**Records to process**
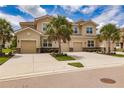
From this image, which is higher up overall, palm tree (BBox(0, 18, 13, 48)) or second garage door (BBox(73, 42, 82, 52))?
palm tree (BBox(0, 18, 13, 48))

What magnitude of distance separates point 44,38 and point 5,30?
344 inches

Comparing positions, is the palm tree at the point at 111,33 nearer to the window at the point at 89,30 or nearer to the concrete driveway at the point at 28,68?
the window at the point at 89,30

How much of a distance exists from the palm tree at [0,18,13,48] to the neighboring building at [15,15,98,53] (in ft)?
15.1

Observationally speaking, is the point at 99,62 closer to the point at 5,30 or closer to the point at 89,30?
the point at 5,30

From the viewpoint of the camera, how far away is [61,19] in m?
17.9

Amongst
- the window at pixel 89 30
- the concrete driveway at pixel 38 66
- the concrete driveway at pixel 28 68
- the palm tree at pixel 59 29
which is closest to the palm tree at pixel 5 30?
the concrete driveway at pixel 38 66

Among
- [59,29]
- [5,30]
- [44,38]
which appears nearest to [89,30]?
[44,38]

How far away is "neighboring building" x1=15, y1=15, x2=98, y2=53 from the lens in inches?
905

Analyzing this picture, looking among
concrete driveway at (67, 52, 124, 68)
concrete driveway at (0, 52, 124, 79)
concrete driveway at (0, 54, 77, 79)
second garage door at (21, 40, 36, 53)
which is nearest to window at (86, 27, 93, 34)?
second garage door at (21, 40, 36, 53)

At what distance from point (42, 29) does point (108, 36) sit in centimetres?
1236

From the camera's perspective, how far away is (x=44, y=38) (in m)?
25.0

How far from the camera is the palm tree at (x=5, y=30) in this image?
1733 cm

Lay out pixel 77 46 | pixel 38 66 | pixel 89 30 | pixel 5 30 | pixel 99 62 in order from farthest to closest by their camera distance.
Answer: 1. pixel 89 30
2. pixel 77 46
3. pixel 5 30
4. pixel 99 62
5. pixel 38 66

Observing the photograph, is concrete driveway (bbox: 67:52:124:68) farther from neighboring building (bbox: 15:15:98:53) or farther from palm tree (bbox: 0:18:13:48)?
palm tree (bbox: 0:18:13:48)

**Given exercise**
Copy out every item above, writing "adjacent building" wherever "neighboring building" appears and changing nothing else. Leave out the pictures.

**Finished exercise**
From this image, which is higher up overall, palm tree (BBox(0, 18, 13, 48)) or second garage door (BBox(73, 42, 82, 52))?
palm tree (BBox(0, 18, 13, 48))

What magnitude of distance separates point 44,38 and point 5,30?
344 inches

Comparing positions, is the palm tree at the point at 111,33 nearer to the window at the point at 89,30 or nearer to the concrete driveway at the point at 28,68?
the window at the point at 89,30

How much of a distance exists from the palm tree at [0,18,13,48] to the adjacent building at [15,15,98,53] (in ft)?
15.1

Observationally speaking, is the point at 99,62 closer to the point at 5,30 or closer to the point at 89,30?
the point at 5,30

From the viewpoint of the camera, how far away is [61,19] in m?
17.9

Amongst
- the window at pixel 89 30
- the concrete driveway at pixel 38 66
- the concrete driveway at pixel 28 68
- the palm tree at pixel 59 29
which is closest to the palm tree at pixel 5 30?
the concrete driveway at pixel 38 66

Among
- [59,29]
- [5,30]
- [44,38]
which appears nearest to [89,30]?
[44,38]

How far away is "adjacent building" x1=15, y1=15, x2=98, y2=53 from the lens in inches?
905

Analyzing this picture, looking among
concrete driveway at (67, 52, 124, 68)
concrete driveway at (0, 52, 124, 79)
concrete driveway at (0, 54, 77, 79)
second garage door at (21, 40, 36, 53)
which is nearest to window at (86, 27, 93, 34)?
second garage door at (21, 40, 36, 53)

At what distance from point (42, 29) does point (108, 36) sit in centimetres?
1236

From the camera's perspective, how far away is (x=44, y=38) (in m)?
25.0

How far from the camera is the palm tree at (x=5, y=30) in this image?
1733 cm

Lay out pixel 77 46 | pixel 38 66 | pixel 89 30 | pixel 5 30 | pixel 99 62 in order from farthest to closest by their camera distance.
Answer: 1. pixel 89 30
2. pixel 77 46
3. pixel 5 30
4. pixel 99 62
5. pixel 38 66

Observing the photograph, is concrete driveway (bbox: 67:52:124:68) farther from adjacent building (bbox: 15:15:98:53) or farther from palm tree (bbox: 0:18:13:48)?
palm tree (bbox: 0:18:13:48)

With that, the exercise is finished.